18 So. 3d 1130 (2009)

Thomas Leroy BOWEN, Appellant,
v.
STATE of Florida, Appellee.

No. 1D08-5490.

District Court of Appeal of Florida, First District.

September 10, 2009. Rehearing Denied October 16, 2009.

Thomas Leroy Bowen, pro se, Appellant.

Bill McCollum, Attorney General, and Joshua R. Heller, Assistant Attorney General, Tallahassee, for Appellee.

PER CURIAM.

The appellant challenges the denial of a postconviction motion and amended motion filed pursuant to Florida Rule of Criminal Procedure 3.850. We affirm, without discussion, the denial of all but one of appellant's claims. We reverse and remand ground five of appellant's March 23, 2008, motion. In that ground, the appellant asserts that counsel was ineffective for failing to move for a judgment of acquittal on the charge of false verification of a pawn slip. The claim is facially sufficient and not refuted by any record attachments.[1]Cf. Nguyen v. State, 858 So. 2d 1259 (Fla. 1st DCA 2003) ("Because the trial court's attachments are insufficient to refute the appellant's claim that counsel was ineffective for failing to move for a judgment of acquittal on the basis that there was insufficient evidence to support the aggravated *1131 battery charge, we reverse the trial court's summary denial and remand for the attachment of further record portions that conclusively refute the appellant's claim or for an evidentiary hearing").
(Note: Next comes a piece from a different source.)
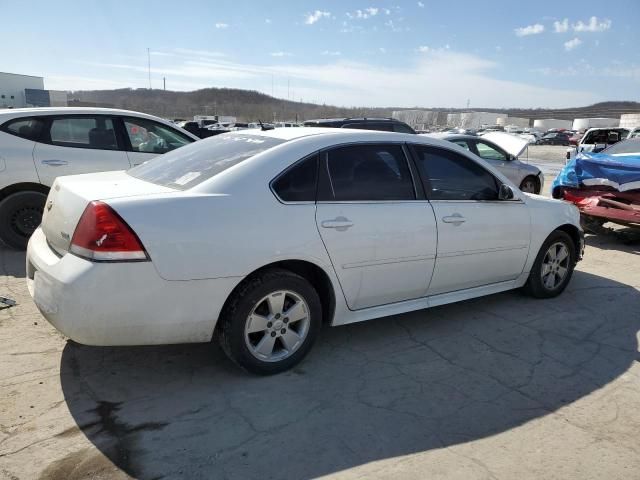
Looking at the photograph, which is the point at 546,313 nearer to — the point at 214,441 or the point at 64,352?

Thus, we reverse and remand for the trial court to attach portions of the record conclusively showing that the appellant is not entitled to relief or to conduct an evidentiary hearing.

AFFIRMED IN PART, REVERSED IN PART, and REMANDED.

WEBSTER, LEWIS, and THOMAS, JJ., concur.

NOTES

[1] The trial court erroneously denied the claim on the ground that the appellant was really challenging the sufficiency of the evidence.